▶ [Text]
Humanity is Sustainable
I’ve had a rather intimate relationship with food for my entire life. My parents were good cooks, and intrepid; there was rarely a better meal to be found. We had dinner together nearly every night, and my brother and I were helping from a young age.
This fluency with food later led me to professional kitchens when I was searching for inspiration during my college years. I became a chef and rose through the ranks, but was always executing the visions of others. In 2005, I finally had an opportunity to try out my own ideas in my first solo position as executive chef at Cafe Saint-Ex in the bustling 14th Street corridor of Washington, DC.
There I became deeply involved in the world of sustainable seafood from a relatively unique position. Although I’d always been a proponent of preserving the wildness of nature, especially marine environments, I was in the business of selling dead fish. So while friends in the scientific community were campaigning to save fish in order to protect them, my motives were more consumption-driven: I was trying to save fish so that my customers (and I) could continue to eat them.
In 2005, sustainable seafood was fairly difficult to find. Few consumers cared, so naturally very few restaurants bothered to stock sustainably. And, like many entrepreneurs, I found that doing things the “right” way would eat up more of my bottom line than opting for products that were less responsibly sourced. I had to find opportunities to convey the real value of what I was selling. In doing so, my understanding of sustainability began to expand.
Sustainability, I learned, should encompass much more than the ability to sustain the long-term use of a resource. The narrower definition might be acceptable for some environmental managers and economists, but it didn’t go far enough for me.

▶ [Tasks and exercises]
a. In the essay on sustainable seafood, rewrite everything from "Humanity is Sustainable" down to "a young age.", swapping "dinner" for "supper".
b. From the entries below, copy everything from the line containing "this 350×262 image." down to the line containing "damaged toyota highlander [10, 46, 340, 219]", with both of those lines included.

▶ [Given information]
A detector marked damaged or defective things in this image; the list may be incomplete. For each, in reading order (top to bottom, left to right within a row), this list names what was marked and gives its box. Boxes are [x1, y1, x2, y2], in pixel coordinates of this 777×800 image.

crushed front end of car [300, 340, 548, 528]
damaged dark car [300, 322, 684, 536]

...

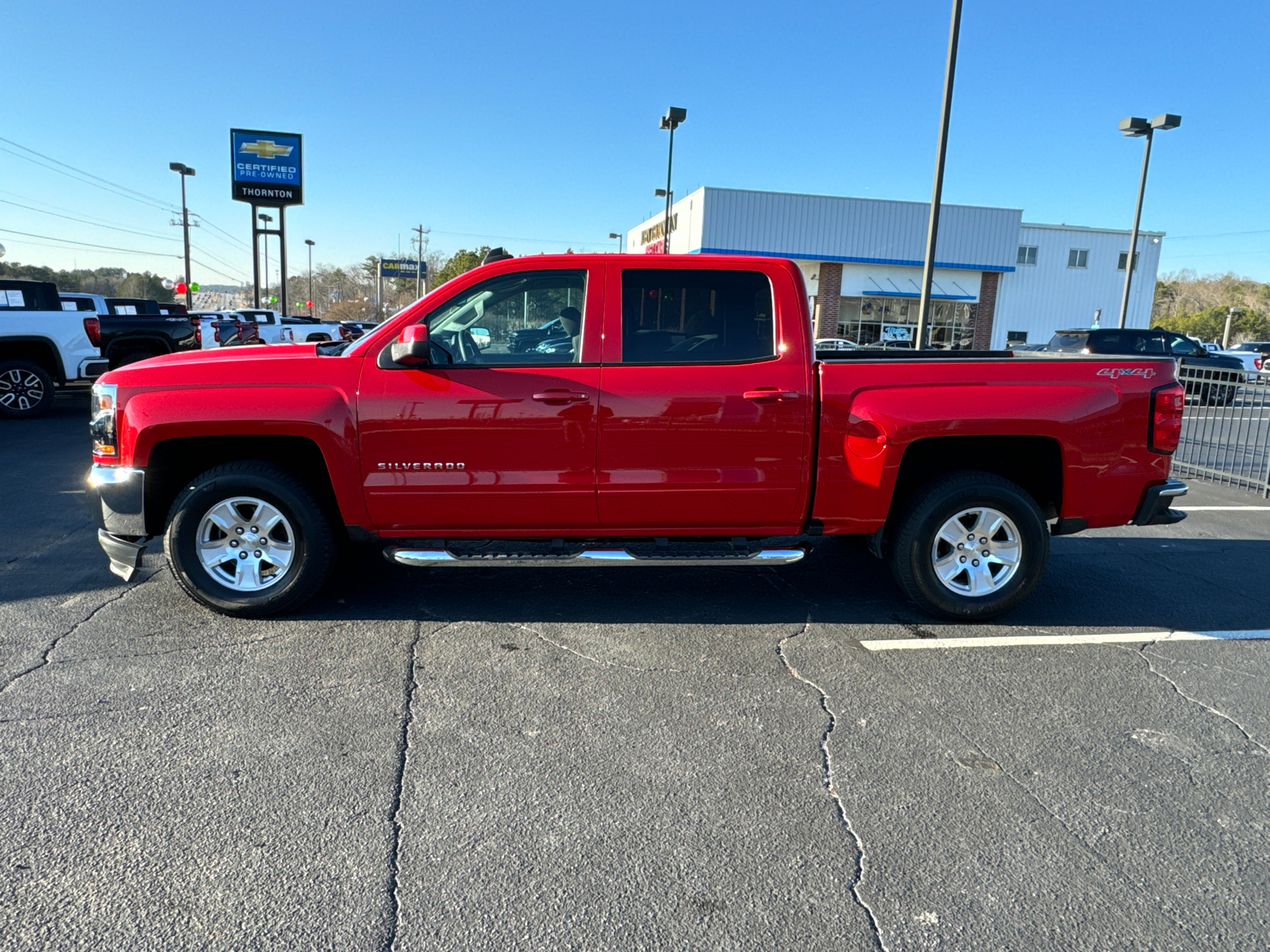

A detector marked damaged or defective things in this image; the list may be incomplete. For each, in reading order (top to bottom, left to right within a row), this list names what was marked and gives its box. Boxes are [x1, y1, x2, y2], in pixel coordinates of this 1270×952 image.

...

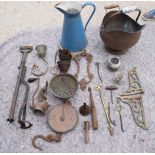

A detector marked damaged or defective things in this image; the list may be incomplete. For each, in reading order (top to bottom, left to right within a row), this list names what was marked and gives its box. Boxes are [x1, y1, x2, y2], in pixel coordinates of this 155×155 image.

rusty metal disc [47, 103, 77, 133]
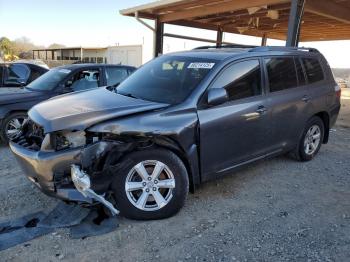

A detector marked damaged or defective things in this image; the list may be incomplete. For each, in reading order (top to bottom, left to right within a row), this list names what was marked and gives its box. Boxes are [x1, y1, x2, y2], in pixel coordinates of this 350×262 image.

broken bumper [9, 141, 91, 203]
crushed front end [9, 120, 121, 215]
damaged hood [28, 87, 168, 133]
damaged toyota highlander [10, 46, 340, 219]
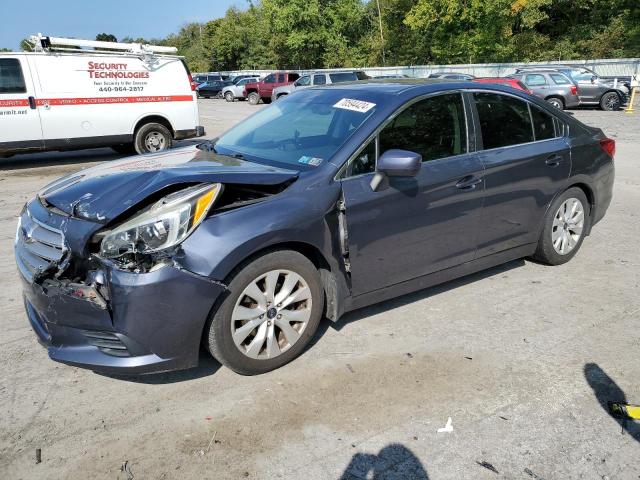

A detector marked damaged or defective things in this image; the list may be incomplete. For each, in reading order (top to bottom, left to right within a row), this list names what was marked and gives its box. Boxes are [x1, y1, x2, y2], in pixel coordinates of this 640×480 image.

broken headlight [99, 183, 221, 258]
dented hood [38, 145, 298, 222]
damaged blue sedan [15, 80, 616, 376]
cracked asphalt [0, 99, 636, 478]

▶ [Set of answers]
a.
Humanity is Sustainable
I’ve had a rather intimate relationship with food for my entire life. My parents were good cooks, and intrepid; there was rarely a better meal to be found. We had supper together nearly every night, and my brother and I were helping from a young age.

b.
A detector marked damaged or defective things in this image; the list may be incomplete. For each, in reading order (top to bottom, left to right within a row), this list names what was marked and gives its box. Boxes are [x1, y1, x2, y2], in pixel coordinates of this 350×262 image.

broken bumper [9, 141, 91, 203]
crushed front end [9, 120, 121, 215]
damaged hood [28, 87, 168, 133]
damaged toyota highlander [10, 46, 340, 219]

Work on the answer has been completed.